◆ What is asked: From the line containing "From the items" through the end of the entries, rewrite the lines with "closest" replaced by "nearest" and everything else unchanged. Omit the pictures from your answer.

[Entries of spatial reasoning questions]
■ ■ ■ ■

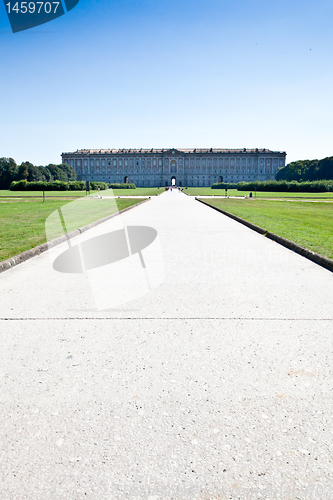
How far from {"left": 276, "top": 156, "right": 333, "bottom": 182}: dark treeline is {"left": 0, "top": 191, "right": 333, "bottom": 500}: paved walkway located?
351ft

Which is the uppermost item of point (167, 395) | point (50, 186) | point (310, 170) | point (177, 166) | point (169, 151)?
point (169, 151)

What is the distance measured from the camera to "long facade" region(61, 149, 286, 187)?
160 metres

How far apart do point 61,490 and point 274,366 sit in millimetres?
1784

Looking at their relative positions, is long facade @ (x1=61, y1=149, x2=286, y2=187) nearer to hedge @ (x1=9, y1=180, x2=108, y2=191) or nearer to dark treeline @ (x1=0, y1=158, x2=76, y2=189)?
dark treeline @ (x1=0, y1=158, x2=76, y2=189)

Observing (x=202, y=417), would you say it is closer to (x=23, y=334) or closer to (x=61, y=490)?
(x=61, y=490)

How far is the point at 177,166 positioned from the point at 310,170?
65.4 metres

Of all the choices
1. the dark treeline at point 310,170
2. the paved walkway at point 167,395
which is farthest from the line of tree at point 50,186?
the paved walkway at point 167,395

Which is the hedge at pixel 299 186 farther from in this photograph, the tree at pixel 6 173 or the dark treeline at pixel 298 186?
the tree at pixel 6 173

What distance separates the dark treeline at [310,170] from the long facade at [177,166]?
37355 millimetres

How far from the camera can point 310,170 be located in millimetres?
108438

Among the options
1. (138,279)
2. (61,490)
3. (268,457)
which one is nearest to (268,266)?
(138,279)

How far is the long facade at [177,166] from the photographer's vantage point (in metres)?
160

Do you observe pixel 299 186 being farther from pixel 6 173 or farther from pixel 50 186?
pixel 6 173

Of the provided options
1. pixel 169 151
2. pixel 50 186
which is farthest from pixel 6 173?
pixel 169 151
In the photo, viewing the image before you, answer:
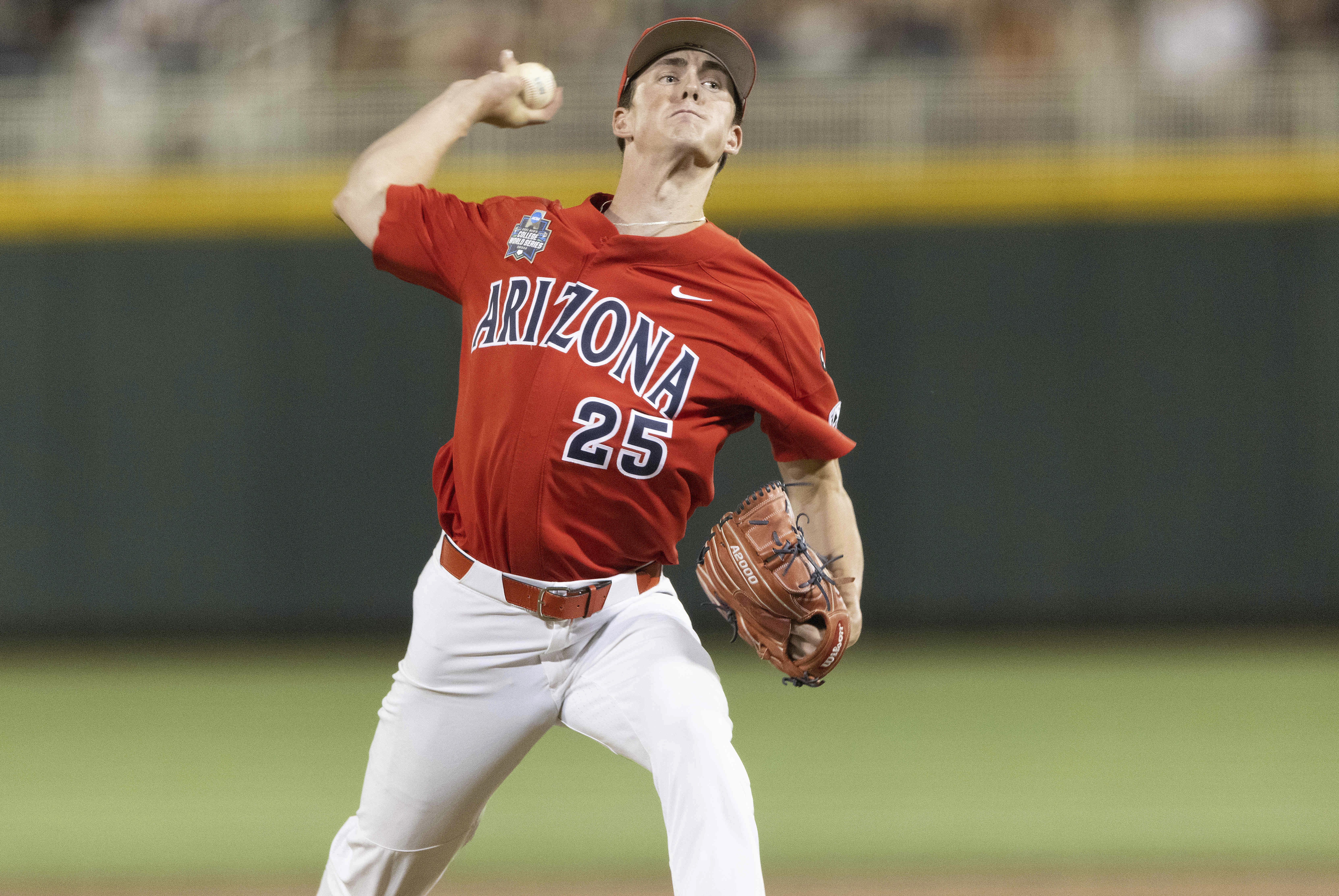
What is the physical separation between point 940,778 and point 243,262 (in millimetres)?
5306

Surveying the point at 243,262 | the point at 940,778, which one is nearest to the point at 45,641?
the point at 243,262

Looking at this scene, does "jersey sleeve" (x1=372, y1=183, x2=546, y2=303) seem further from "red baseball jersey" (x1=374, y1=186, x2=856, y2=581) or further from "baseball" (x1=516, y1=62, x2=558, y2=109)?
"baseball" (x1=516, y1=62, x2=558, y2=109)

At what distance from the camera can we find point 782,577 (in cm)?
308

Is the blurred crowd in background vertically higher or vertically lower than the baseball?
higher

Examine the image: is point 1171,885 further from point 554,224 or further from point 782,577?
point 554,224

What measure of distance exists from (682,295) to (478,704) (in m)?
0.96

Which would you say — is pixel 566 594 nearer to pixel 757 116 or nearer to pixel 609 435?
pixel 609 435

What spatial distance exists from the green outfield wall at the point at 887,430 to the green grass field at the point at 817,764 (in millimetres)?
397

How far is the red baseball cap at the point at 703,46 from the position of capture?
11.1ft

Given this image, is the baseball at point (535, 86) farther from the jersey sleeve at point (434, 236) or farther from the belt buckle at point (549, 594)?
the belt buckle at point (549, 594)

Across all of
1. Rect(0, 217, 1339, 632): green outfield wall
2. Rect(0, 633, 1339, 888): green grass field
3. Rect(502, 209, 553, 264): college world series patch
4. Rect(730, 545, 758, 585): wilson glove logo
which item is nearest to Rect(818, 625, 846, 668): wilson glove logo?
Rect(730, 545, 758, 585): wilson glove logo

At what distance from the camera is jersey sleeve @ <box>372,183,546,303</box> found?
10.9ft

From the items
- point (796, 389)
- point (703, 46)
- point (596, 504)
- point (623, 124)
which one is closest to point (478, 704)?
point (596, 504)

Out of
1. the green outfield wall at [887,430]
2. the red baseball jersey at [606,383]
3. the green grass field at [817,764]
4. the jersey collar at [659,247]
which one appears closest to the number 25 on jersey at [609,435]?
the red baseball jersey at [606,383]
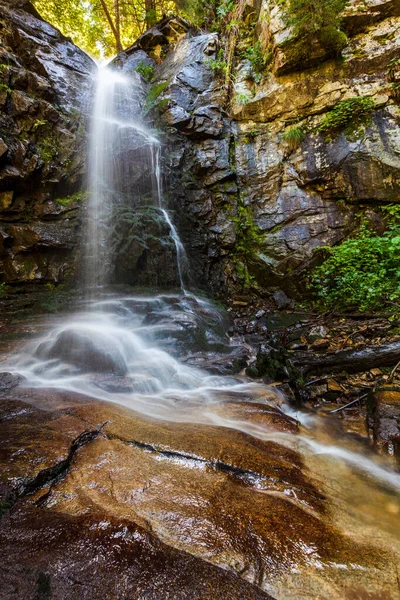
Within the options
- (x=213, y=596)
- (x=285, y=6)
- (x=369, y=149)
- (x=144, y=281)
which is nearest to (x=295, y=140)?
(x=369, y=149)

■ ■ ■ ■

◆ Answer to this exercise:
From the items
- point (796, 389)
- point (703, 46)
- point (596, 504)
- point (623, 124)
which one is nearest to point (478, 704)?
point (596, 504)

Out of
1. the green outfield wall at [887,430]
2. the red baseball jersey at [606,383]
3. the green grass field at [817,764]
4. the jersey collar at [659,247]
which one appears nearest to the number 25 on jersey at [609,435]?
the red baseball jersey at [606,383]
Within the options
- (x=213, y=596)
- (x=285, y=6)
- (x=369, y=149)
- (x=144, y=281)
which is nearest to (x=295, y=140)?
(x=369, y=149)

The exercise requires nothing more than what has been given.